(Information given begins)
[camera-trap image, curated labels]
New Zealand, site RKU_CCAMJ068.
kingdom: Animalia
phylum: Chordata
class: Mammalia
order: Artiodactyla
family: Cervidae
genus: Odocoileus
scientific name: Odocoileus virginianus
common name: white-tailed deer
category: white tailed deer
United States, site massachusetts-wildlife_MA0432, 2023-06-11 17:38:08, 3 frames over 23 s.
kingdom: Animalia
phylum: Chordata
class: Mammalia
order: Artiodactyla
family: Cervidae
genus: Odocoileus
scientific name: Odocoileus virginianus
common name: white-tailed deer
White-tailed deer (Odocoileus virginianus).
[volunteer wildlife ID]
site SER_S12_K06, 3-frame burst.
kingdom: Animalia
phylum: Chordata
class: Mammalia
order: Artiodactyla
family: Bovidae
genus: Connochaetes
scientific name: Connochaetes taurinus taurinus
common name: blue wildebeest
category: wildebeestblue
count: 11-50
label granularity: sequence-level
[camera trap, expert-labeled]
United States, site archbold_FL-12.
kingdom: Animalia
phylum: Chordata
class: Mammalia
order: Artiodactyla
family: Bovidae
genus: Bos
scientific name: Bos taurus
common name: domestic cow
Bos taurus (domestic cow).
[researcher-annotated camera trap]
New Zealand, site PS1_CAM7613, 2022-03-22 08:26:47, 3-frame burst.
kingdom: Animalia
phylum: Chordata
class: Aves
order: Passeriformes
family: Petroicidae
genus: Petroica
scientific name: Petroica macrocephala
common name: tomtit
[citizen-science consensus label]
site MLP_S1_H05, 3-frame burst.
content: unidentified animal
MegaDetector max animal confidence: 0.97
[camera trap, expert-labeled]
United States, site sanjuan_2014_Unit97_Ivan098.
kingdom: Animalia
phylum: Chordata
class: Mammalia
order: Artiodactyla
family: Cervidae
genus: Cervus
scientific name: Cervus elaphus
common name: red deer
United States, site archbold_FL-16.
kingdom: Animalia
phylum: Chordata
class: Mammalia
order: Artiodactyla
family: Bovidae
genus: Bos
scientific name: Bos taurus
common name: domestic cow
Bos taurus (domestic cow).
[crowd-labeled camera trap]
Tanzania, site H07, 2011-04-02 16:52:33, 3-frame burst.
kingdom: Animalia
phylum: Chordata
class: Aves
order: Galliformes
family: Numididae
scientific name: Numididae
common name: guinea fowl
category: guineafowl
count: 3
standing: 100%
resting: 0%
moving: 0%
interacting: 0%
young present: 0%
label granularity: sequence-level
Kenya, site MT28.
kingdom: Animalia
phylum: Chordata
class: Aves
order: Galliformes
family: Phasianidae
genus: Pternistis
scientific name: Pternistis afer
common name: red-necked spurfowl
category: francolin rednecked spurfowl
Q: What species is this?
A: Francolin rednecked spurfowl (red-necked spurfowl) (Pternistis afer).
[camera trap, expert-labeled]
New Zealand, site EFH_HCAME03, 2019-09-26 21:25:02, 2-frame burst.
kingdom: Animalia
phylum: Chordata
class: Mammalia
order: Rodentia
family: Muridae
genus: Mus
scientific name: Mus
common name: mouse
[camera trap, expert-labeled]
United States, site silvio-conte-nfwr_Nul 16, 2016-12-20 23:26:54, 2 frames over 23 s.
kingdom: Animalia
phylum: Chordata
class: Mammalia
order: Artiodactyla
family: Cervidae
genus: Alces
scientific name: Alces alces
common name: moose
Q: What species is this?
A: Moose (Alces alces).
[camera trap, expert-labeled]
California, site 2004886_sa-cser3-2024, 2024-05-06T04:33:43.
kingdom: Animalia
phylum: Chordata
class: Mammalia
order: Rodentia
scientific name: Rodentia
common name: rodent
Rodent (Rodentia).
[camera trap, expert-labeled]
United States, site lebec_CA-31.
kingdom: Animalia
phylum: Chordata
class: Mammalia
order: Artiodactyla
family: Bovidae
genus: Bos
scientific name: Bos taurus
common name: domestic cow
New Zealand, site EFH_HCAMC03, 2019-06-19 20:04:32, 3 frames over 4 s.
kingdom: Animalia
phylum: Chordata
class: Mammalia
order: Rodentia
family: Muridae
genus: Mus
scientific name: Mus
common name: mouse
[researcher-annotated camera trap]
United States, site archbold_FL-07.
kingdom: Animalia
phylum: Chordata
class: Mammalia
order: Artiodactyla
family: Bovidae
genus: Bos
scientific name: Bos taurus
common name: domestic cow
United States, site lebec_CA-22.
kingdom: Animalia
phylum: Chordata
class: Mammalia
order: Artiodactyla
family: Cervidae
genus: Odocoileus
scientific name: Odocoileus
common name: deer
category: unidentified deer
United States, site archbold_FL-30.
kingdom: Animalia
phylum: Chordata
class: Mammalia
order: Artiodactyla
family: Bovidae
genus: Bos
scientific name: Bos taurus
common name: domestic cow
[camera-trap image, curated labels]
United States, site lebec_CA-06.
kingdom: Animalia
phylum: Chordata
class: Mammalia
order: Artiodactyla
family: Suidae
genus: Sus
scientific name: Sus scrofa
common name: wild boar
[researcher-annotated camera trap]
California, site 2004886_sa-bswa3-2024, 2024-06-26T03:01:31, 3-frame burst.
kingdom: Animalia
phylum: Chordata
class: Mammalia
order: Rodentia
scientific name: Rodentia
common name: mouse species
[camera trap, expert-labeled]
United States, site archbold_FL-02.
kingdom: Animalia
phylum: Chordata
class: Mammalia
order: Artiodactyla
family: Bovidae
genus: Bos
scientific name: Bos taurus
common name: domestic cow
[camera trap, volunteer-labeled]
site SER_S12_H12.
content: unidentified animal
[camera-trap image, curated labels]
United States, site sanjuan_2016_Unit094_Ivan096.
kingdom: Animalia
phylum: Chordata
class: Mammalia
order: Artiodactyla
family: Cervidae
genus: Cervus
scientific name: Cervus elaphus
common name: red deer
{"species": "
(Information given ends)
→ Task description
Return the data in full, with each line kept exactly as it is.

→ Problem solution
[camera-trap image, curated labels]
New Zealand, site RKU_CCAMJ068.
kingdom: Animalia
phylum: Chordata
class: Mammalia
order: Artiodactyla
family: Cervidae
genus: Odocoileus
scientific name: Odocoileus virginianus
common name: white-tailed deer
category: white tailed deer
United States, site massachusetts-wildlife_MA0432, 2023-06-11 17:38:08, 3 frames over 23 s.
kingdom: Animalia
phylum: Chordata
class: Mammalia
order: Artiodactyla
family: Cervidae
genus: Odocoileus
scientific name: Odocoileus virginianus
common name: white-tailed deer
White-tailed deer (Odocoileus virginianus).
[volunteer wildlife ID]
site SER_S12_K06, 3-frame burst.
kingdom: Animalia
phylum: Chordata
class: Mammalia
order: Artiodactyla
family: Bovidae
genus: Connochaetes
scientific name: Connochaetes taurinus taurinus
common name: blue wildebeest
category: wildebeestblue
count: 11-50
label granularity: sequence-level
[camera trap, expert-labeled]
United States, site archbold_FL-12.
kingdom: Animalia
phylum: Chordata
class: Mammalia
order: Artiodactyla
family: Bovidae
genus: Bos
scientific name: Bos taurus
common name: domestic cow
Bos taurus (domestic cow).
[researcher-annotated camera trap]
New Zealand, site PS1_CAM7613, 2022-03-22 08:26:47, 3-frame burst.
kingdom: Animalia
phylum: Chordata
class: Aves
order: Passeriformes
family: Petroicidae
genus: Petroica
scientific name: Petroica macrocephala
common name: tomtit
[citizen-science consensus label]
site MLP_S1_H05, 3-frame burst.
content: unidentified animal
MegaDetector max animal confidence: 0.97
[camera trap, expert-labeled]
United States, site sanjuan_2014_Unit97_Ivan098.
kingdom: Animalia
phylum: Chordata
class: Mammalia
order: Artiodactyla
family: Cervidae
genus: Cervus
scientific name: Cervus elaphus
common name: red deer
United States, site archbold_FL-16.
kingdom: Animalia
phylum: Chordata
class: Mammalia
order: Artiodactyla
family: Bovidae
genus: Bos
scientific name: Bos taurus
common name: domestic cow
Bos taurus (domestic cow).
[crowd-labeled camera trap]
Tanzania, site H07, 2011-04-02 16:52:33, 3-frame burst.
kingdom: Animalia
phylum: Chordata
class: Aves
order: Galliformes
family: Numididae
scientific name: Numididae
common name: guinea fowl
category: guineafowl
count: 3
standing: 100%
resting: 0%
moving: 0%
interacting: 0%
young present: 0%
label granularity: sequence-level
Kenya, site MT28.
kingdom: Animalia
phylum: Chordata
class: Aves
order: Galliformes
family: Phasianidae
genus: Pternistis
scientific name: Pternistis afer
common name: red-necked spurfowl
category: francolin rednecked spurfowl
Q: What species is this?
A: Francolin rednecked spurfowl (red-necked spurfowl) (Pternistis afer).
[camera trap, expert-labeled]
New Zealand, site EFH_HCAME03, 2019-09-26 21:25:02, 2-frame burst.
kingdom: Animalia
phylum: Chordata
class: Mammalia
order: Rodentia
family: Muridae
genus: Mus
scientific name: Mus
common name: mouse
[camera trap, expert-labeled]
United States, site silvio-conte-nfwr_Nul 16, 2016-12-20 23:26:54, 2 frames over 23 s.
kingdom: Animalia
phylum: Chordata
class: Mammalia
order: Artiodactyla
family: Cervidae
genus: Alces
scientific name: Alces alces
common name: moose
Q: What species is this?
A: Moose (Alces alces).
[camera trap, expert-labeled]
California, site 2004886_sa-cser3-2024, 2024-05-06T04:33:43.
kingdom: Animalia
phylum: Chordata
class: Mammalia
order: Rodentia
scientific name: Rodentia
common name: rodent
Rodent (Rodentia).
[camera trap, expert-labeled]
United States, site lebec_CA-31.
kingdom: Animalia
phylum: Chordata
class: Mammalia
order: Artiodactyla
family: Bovidae
genus: Bos
scientific name: Bos taurus
common name: domestic cow
New Zealand, site EFH_HCAMC03, 2019-06-19 20:04:32, 3 frames over 4 s.
kingdom: Animalia
phylum: Chordata
class: Mammalia
order: Rodentia
family: Muridae
genus: Mus
scientific name: Mus
common name: mouse
[researcher-annotated camera trap]
United States, site archbold_FL-07.
kingdom: Animalia
phylum: Chordata
class: Mammalia
order: Artiodactyla
family: Bovidae
genus: Bos
scientific name: Bos taurus
common name: domestic cow
United States, site lebec_CA-22.
kingdom: Animalia
phylum: Chordata
class: Mammalia
order: Artiodactyla
family: Cervidae
genus: Odocoileus
scientific name: Odocoileus
common name: deer
category: unidentified deer
United States, site archbold_FL-30.
kingdom: Animalia
phylum: Chordata
class: Mammalia
order: Artiodactyla
family: Bovidae
genus: Bos
scientific name: Bos taurus
common name: domestic cow
[camera-trap image, curated labels]
United States, site lebec_CA-06.
kingdom: Animalia
phylum: Chordata
class: Mammalia
order: Artiodactyla
family: Suidae
genus: Sus
scientific name: Sus scrofa
common name: wild boar
[researcher-annotated camera trap]
California, site 2004886_sa-bswa3-2024, 2024-06-26T03:01:31, 3-frame burst.
kingdom: Animalia
phylum: Chordata
class: Mammalia
order: Rodentia
scientific name: Rodentia
common name: mouse species
[camera trap, expert-labeled]
United States, site archbold_FL-02.
kingdom: Animalia
phylum: Chordata
class: Mammalia
order: Artiodactyla
family: Bovidae
genus: Bos
scientific name: Bos taurus
common name: domestic cow
[camera trap, volunteer-labeled]
site SER_S12_H12.
content: unidentified animal
[camera-trap image, curated labels]
United States, site sanjuan_2016_Unit094_Ivan096.
kingdom: Animalia
phylum: Chordata
class: Mammalia
order: Artiodactyla
family: Cervidae
genus: Cervus
scientific name: Cervus elaphus
common name: red deer
{"species": "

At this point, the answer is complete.